The years go by, the numbers go up. You try to exercise but the numbers stay the same. If the numbers go up, it’s definitely muscle mass. It’s so damn cold outside how can we exercise? It is way too icy to walk and heaven forbid slip, you don’t want a broken ankle especially because your bones are more brittle now too.  You have the elliptical machine that you could use but with the foot/heel problems you have had your orthopedist strongly recommends you NOT use it because of the trauma to your already torn ligament. Of course there’s indoor swimming, which even if you had the ridiculous amount of money they charge at the gym, the thought of swimming indoors and going back outside to the freezing cold with wet hair is less than desirable. Don’t you get an instant cold that way? That could lead to the flu, swine, regular or all-purpose.

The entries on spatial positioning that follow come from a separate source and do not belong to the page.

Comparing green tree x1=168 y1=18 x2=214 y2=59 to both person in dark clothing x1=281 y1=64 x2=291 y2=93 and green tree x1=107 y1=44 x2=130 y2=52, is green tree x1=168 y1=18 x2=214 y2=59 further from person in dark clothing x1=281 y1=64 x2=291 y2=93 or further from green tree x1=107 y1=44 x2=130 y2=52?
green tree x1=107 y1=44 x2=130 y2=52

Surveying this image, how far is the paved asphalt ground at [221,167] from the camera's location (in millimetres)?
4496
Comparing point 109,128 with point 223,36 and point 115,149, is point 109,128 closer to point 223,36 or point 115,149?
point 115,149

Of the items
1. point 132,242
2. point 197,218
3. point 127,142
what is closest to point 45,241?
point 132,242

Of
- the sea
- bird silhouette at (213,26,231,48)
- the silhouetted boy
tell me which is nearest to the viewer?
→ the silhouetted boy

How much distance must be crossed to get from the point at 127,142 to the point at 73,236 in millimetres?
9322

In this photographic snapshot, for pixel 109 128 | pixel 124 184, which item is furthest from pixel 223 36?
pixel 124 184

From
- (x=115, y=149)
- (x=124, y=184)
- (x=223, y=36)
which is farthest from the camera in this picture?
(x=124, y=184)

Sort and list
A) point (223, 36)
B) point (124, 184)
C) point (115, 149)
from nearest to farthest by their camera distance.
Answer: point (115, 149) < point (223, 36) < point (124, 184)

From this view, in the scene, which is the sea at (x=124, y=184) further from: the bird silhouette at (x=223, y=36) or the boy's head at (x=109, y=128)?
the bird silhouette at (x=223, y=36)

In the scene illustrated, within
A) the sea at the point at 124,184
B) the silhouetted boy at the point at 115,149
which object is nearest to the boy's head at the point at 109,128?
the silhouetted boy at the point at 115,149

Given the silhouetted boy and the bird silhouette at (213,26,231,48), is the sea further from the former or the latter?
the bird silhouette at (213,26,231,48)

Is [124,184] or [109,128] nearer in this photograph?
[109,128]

What can you do?  You either fight like hell and become a person who is relentless in starving and maintaining the lowest calorie account imaginable.  You can eat a moderate amount and not forsake all the things you love.  Or, you can eat as much as you want, when you want and just buy bigger clothes.  There are a few options in between and we can justify whichever one we want.  Basically,  fat is a relative thing. Health is a whole other article.  Do what’s right and what’s comfortable for you and don’t let anyone, ANYONE judge you. I’m not saying that I wouldn’t want to lose the extra ten or……if I easily could. But, the fact is, I’ve tried and I’ve tried again. Being 53 I just don’t care that much about what other people think of me. I know who I am and I’m the same woman inside no matter what the label says; let us be comfortable in our own skin, inside and out.